--- START ---

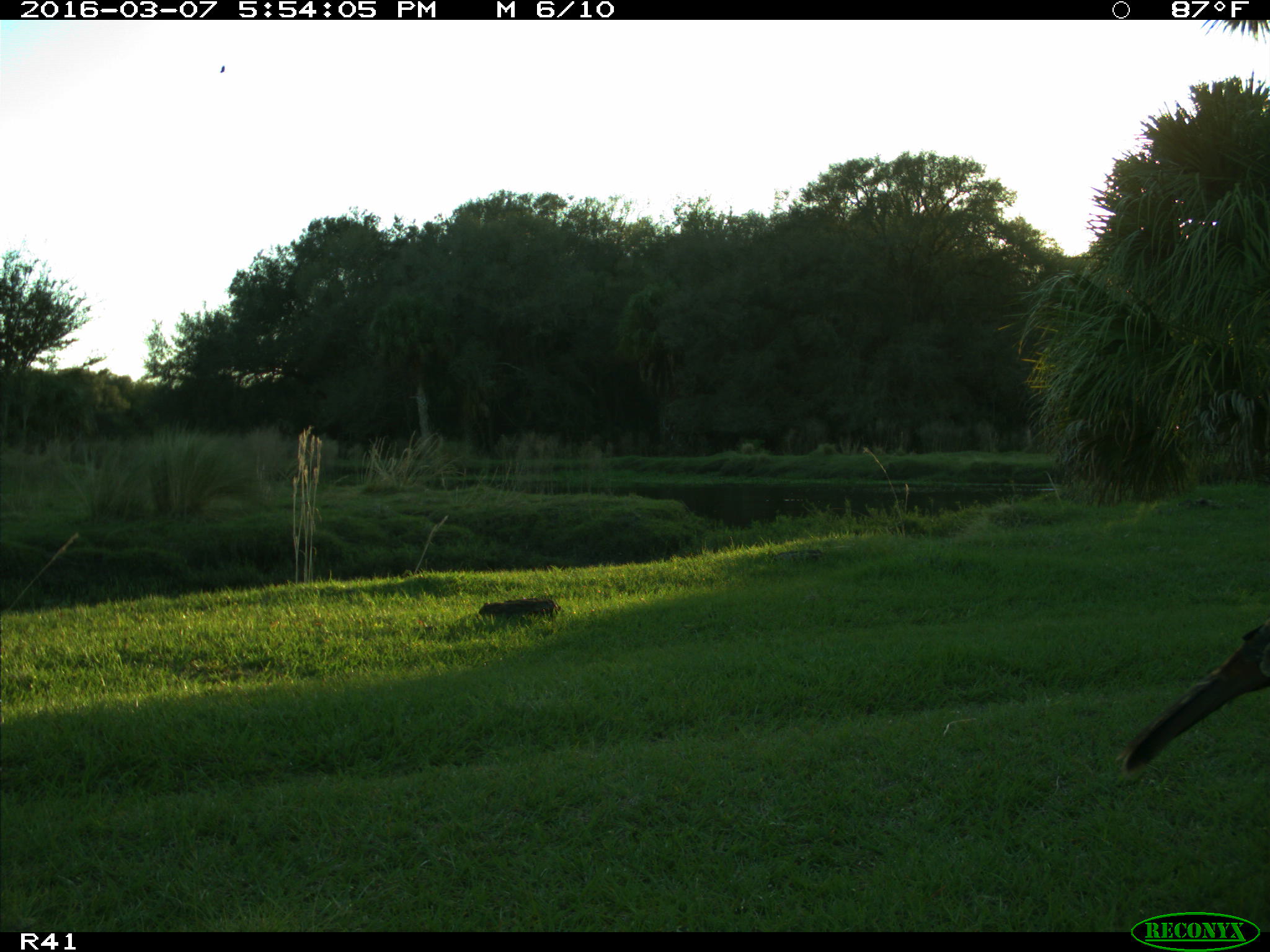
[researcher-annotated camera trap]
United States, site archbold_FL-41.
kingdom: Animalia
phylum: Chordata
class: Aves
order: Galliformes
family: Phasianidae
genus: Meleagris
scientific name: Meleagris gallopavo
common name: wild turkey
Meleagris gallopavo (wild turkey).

--- END ---

**Work to complete**
Go through the listing above and retype it exactly, skipping every picture.

**Result**
[researcher-annotated camera trap]
United States, site archbold_FL-41.
kingdom: Animalia
phylum: Chordata
class: Aves
order: Galliformes
family: Phasianidae
genus: Meleagris
scientific name: Meleagris gallopavo
common name: wild turkey
Meleagris gallopavo (wild turkey).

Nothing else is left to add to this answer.